For every day Congress is in session, Capitol Words visualizes the most frequently used words in the Congressional Record, giving you an at-a-glance view of which issues lawmakers address on a daily, weekly, monthly and yearly basis. Capitol Words lets you see what are the most popular words spoken by lawmakers on the House and Senate floor.
The contents of the Congressional Record are downloaded daily from the website of the Government Printing Office. The GPO distributes the Congressional Record in ZIP files containing the contents of the record in plain-text format.
Each text file is parsed and turned into an XML document, with things like the title and speaker marked up. The contents of each file are then split up into words and phrases — from one word to five.

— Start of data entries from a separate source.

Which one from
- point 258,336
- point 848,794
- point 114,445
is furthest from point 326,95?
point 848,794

The resulting data is saved to a search engine.
Capitol Words has data from 1996 to the present.
Words/phrases over time
The graphs on the Capitol Words site that show the occurrences of words and phrases over time do so by using the relative frequency of the word or phrase. That is, the number of times the given word or phrase occurred divided by the total number of words or phrases of that size for that time period, multiplied by 100. This gives a better idea of how popular a term really was because it takes into account how much action there was in Congress in that time period.

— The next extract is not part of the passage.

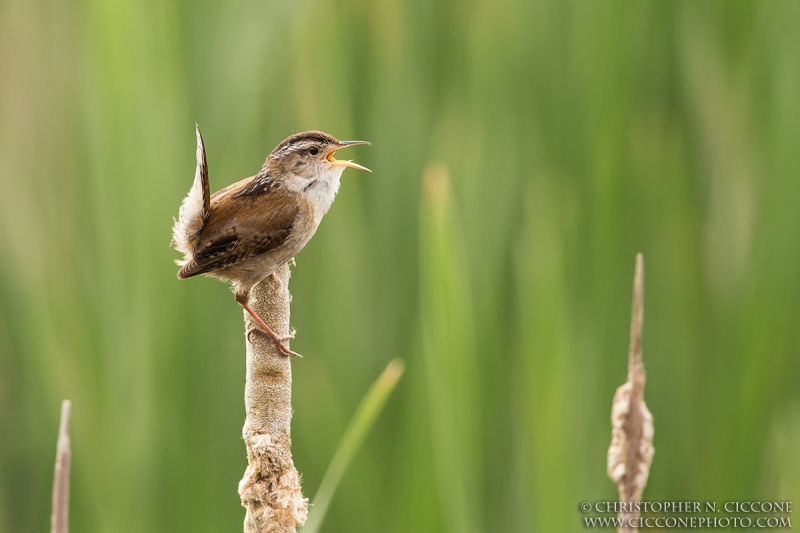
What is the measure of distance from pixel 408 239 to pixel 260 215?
33cm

To calculate the top words and phrases for each entity, Capitol Words uses a weighted formula similar to term frequency–inverse document frequency. This formula gives a higher weight to words and phrases used more frequently by the given entity than by others.
The Capitol Words site runs on a built-in API, which is available to developers. To begin using the API, register for an API key at Sunlight Data Services.
API Documentation is available at http:/capitolwords.org/api/.